Spatial reasoning records
----------

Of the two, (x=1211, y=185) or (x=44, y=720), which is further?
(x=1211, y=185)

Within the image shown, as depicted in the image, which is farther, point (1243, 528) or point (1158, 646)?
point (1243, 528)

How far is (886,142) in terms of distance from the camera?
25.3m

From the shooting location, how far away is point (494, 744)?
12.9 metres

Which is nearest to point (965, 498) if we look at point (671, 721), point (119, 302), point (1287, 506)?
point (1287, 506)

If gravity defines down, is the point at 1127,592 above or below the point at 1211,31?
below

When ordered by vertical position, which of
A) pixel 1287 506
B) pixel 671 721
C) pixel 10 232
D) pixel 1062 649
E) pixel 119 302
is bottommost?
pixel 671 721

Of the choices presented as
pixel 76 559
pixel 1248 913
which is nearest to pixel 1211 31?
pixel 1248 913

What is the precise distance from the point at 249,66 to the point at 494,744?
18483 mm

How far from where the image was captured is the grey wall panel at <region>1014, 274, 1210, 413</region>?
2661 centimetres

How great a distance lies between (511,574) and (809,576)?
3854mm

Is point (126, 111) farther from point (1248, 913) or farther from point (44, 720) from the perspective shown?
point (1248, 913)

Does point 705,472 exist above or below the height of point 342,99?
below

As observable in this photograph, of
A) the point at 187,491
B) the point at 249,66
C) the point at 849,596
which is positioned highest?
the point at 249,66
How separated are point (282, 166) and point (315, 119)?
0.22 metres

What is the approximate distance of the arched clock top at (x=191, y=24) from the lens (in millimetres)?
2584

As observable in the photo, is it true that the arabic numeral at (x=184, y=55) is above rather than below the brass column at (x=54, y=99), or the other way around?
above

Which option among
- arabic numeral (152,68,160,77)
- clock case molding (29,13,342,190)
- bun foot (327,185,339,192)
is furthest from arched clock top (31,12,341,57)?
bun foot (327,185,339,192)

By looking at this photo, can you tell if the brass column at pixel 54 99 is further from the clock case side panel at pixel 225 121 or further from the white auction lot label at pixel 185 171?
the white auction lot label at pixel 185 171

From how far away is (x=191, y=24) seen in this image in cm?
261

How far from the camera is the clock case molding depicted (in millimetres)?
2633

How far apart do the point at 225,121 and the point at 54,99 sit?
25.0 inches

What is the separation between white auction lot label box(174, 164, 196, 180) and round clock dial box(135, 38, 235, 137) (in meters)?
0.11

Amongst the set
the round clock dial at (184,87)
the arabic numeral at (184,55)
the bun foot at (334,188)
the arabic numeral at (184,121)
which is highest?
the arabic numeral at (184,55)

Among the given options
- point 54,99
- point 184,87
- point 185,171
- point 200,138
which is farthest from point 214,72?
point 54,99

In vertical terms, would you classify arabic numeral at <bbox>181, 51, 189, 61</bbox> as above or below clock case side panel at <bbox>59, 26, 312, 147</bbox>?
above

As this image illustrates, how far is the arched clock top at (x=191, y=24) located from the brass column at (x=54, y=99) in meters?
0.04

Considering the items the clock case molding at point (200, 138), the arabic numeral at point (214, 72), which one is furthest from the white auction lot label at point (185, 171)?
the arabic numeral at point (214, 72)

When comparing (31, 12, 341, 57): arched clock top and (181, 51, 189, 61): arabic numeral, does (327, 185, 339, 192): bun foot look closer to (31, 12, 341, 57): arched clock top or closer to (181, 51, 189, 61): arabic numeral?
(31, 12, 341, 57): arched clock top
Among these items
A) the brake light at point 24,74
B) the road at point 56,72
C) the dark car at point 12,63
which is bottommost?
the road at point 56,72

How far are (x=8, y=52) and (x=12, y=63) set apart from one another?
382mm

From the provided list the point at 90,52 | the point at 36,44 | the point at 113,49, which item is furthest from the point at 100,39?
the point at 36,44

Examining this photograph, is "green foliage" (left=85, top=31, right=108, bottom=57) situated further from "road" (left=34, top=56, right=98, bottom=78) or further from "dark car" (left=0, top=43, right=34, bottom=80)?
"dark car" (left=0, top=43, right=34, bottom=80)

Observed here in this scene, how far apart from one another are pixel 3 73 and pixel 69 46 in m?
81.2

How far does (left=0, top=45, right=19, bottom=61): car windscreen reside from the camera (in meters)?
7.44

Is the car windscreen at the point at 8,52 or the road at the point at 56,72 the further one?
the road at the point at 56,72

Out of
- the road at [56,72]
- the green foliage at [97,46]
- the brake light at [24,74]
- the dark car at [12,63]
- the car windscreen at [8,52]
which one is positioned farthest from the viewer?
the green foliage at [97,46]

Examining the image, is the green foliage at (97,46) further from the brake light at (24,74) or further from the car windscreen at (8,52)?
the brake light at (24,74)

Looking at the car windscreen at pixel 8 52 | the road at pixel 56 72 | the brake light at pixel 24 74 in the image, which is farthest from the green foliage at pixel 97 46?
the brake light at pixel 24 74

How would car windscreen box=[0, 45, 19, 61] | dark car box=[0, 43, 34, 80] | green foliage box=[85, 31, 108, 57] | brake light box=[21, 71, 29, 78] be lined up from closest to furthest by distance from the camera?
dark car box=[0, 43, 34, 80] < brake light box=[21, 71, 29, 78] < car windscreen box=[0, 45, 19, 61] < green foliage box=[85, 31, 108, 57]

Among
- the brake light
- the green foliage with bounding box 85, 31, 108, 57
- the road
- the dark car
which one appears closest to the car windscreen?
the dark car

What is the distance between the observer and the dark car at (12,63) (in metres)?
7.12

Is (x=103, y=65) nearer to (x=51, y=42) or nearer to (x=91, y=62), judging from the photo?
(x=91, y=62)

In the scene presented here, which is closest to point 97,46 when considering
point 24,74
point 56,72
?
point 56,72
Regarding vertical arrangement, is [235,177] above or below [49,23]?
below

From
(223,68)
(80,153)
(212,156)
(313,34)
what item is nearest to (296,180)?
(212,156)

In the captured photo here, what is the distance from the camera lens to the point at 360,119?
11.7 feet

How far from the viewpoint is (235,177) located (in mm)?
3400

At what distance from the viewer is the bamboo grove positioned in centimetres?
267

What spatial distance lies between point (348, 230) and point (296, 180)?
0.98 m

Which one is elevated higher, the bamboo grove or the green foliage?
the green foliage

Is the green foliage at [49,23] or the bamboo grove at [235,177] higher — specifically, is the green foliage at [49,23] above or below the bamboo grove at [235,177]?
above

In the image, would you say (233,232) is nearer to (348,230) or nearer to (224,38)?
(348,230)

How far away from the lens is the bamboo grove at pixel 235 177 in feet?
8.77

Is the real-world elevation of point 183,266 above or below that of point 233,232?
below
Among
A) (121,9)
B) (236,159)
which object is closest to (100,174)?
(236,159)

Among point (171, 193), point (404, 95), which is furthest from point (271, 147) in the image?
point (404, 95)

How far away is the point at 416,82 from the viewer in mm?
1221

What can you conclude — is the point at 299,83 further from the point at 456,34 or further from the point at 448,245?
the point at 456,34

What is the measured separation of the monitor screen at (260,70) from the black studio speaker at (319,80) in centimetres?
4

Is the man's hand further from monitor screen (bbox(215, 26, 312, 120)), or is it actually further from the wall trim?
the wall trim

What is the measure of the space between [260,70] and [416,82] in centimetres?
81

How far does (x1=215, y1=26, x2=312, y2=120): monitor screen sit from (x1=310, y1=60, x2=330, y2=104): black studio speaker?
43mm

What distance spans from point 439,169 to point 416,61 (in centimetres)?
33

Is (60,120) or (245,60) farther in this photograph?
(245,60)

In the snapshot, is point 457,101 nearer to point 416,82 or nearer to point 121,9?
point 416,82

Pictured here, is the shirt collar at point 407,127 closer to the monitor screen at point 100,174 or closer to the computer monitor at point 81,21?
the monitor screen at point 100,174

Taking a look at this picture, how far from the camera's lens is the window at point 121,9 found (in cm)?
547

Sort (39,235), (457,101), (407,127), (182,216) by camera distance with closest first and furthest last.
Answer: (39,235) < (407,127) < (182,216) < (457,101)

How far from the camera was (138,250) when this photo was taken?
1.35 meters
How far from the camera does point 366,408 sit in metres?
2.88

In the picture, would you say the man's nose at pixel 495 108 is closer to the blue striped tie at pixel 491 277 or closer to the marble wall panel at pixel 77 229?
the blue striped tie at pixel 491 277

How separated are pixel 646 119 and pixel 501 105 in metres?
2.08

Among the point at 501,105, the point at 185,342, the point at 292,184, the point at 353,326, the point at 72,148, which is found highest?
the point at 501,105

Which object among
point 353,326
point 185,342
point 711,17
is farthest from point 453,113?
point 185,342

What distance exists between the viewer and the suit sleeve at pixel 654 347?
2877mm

----------

Give as a numbered list, omitting blank lines, the lines beginning with the line containing "What distance exists" and continuing through the end of the records.

• **Result for this exercise**
1. What distance exists between the viewer and the suit sleeve at pixel 654 347?
2. 2877mm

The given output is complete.